The disruptive possibility of AI becoming truly creative in its own right is not explored directly in any of the works of art included in the exhibition; this makes sense because, in reality, it simply is not technologically possible yet to have true artificial intelligence. At the moment AI, mainly in the form of machine learning, deals with self-training algorithms which are able to improve at focused tasks through trial and error, but the algorithm is unable to move beyond the framework that has been created for its limited task. For this to be possible we need to move into what is currently called Artificial General Intelligence (AGI).20

The works in the exhibition make clear that critical distance from the subject of critique (perhaps the most revered reflective space for those invested in culture), as an important paradigm for art practice, functions modularly within the current global infrastructure. Critical distance in modular production is a bug in the system that supports individual reflection on the cultural, and socioeconomic implications of all things experienced at an ever-increasing speed.
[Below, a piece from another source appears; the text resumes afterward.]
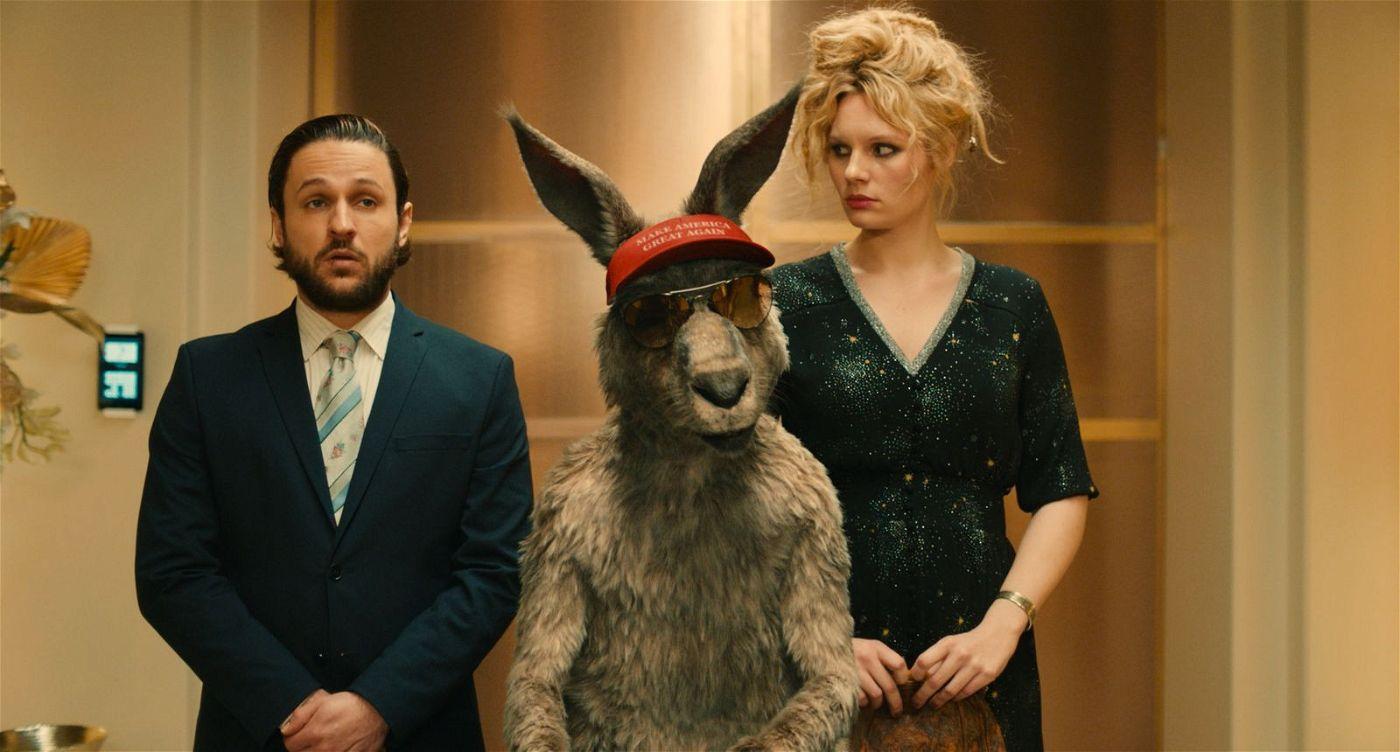 Marc-Uwe (Dimitrij Schaad), das Känguru und Maria (Rosalie Thomass) begeben sich auf geheime Mission. Auf einer Dinner-Party des Immobilien-Hais hoffen sie an Beweismittel für dessen Machenschaften zu gelangen.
Art because of its ability to optimize itself as a medium that thrives on compression is able to remain relevant within the very system it continues to critique. Art appropriates and subverts innovation in order to question humans’ tendency to enjoy convenience, which often leads to ethical and moral conflicts that go against our own existence, while also supporting the annihilation of our very own planet.

 

Eduardo Navas

University Park, PA (Philadelphia), February 18, 2021

http://navasse.net/


18- Fredric Jameson, “Historical: The Ladder of Allegory,” Allegory and Ideology (New York: Verso, 2020), 1 – 48.

19- Jean François Lyotard, “Answering the Question: What is Postmodernism?” The Postmodern Condition: A Report on Knowledge (Minneapolis: University of Minnesota Press, 1983), 81.

20- Ben GoertzelCassio Pennachin, Artificial General Intelligence (Berlin Heidelberg New York: Springer, 2007).